El proceso de regularización de inmigrantes ilegales se ha convertido en una de las iniciativas más temerarias del Gobierno de Pedro Sánchez, tanto por su alcance como por las críticas que ha generado entre sindicatos policiales. Aunque el Ejecutivo partía de una previsión inicial de alrededor de medio millón de beneficiarios, el volumen final de solicitudes habría superado ampliamente esa estimación.

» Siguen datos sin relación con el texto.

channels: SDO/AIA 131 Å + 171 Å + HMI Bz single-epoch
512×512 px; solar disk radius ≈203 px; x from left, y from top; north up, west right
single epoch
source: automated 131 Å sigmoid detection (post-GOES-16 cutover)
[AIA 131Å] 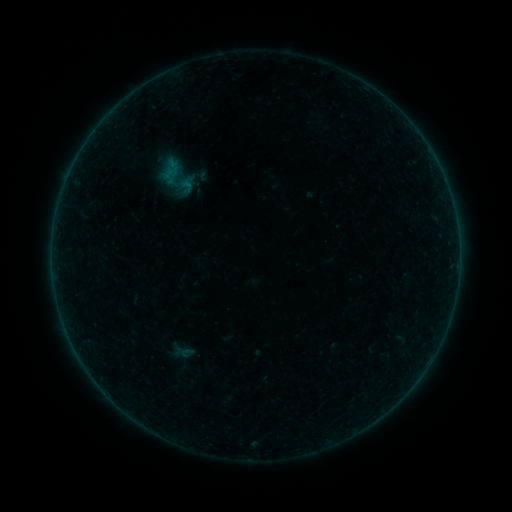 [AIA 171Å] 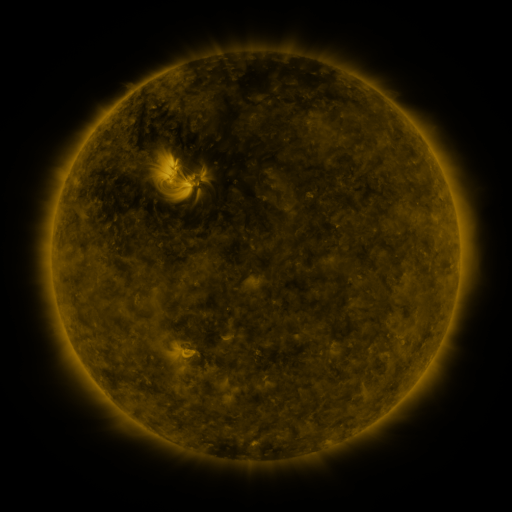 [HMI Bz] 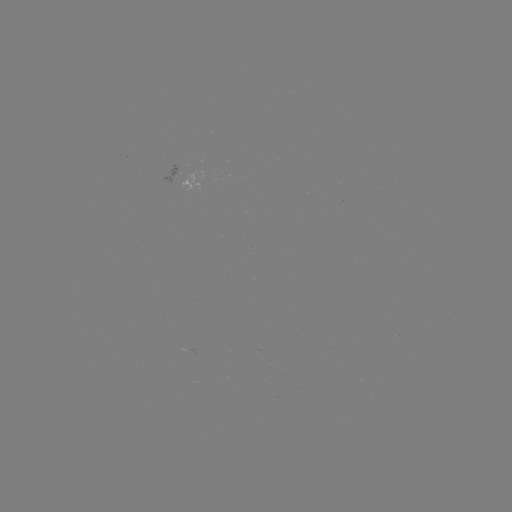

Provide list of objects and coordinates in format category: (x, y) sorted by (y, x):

Según los datos citados por fuentes policiales, el procedimiento habría recibido cerca de 1,3 millones de peticiones, una cifra muy superior a la contemplada en un primer momento. Ese incremento ha encendido las alarmas en sectores de la Policía Nacional, que advierten de posibles irregularidades en una parte relevante de los expedientes.
Desde JUPOL sostienen que el número de solicitudes «se sale completamente de todos los esquemas», pese a que ya esperaban una cifra elevada. El sindicato asegura haber tenido conocimiento de un informe de la Comisaría General de Extranjería y Fronteras que alertaría de que unas 400.000 solicitudes corresponderían a personas que no estaban en España durante el periodo exigido.
Para la organización policial, ese dato apuntaría a un posible fraude masivo en el proceso, ya que esos solicitantes no cumplirían los requisitos necesarios para acceder a la regularización. JUPOL considera que la situación confirma las advertencias que había realizado desde el inicio sobre el riesgo de efecto llamada y la posible actuación de mafias dedicadas a explotar el procedimiento.
La portavoz del sindicato critica que las condiciones fijadas para acogerse a la medida eran demasiado flexibles y que esa laxitud habría facilitado la presentación de expedientes dudosos. A su juicio, la regularización se está gestionando con improvisación, sin medios suficientes y con escasa capacidad para verificar adecuadamente la documentación aportada.
JUPOL también subraya que falsificar elementos vinculados a un trámite de extranjería puede convertirse en una vía de entrada para solicitudes fraudulentas si no existen controles sólidos. Por ello, reclama más recursos humanos y técnicos para revisar los expedientes antes de que se produzcan resoluciones favorables.
Las cifras manejadas por la propia Policía Nacional añaden otro elemento de controversia. Según esos cálculos, a 31 de diciembre de 2025 residían en España unos 850.000 extranjeros en situación ilegal, una estimación que no encajaría con el volumen provisional de solicitudes registradas en el proceso.
El sindicato resume su crítica con dureza y sostiene que lo que ya veía como «un coladero» podría convertirse ahora en un «coladero exprés». Mientras tanto, el Gobierno encara un procedimiento de enorme impacto administrativo, social y político, marcado por el debate sobre el control de los requisitos y las consecuencias de una regularización de esta magnitud.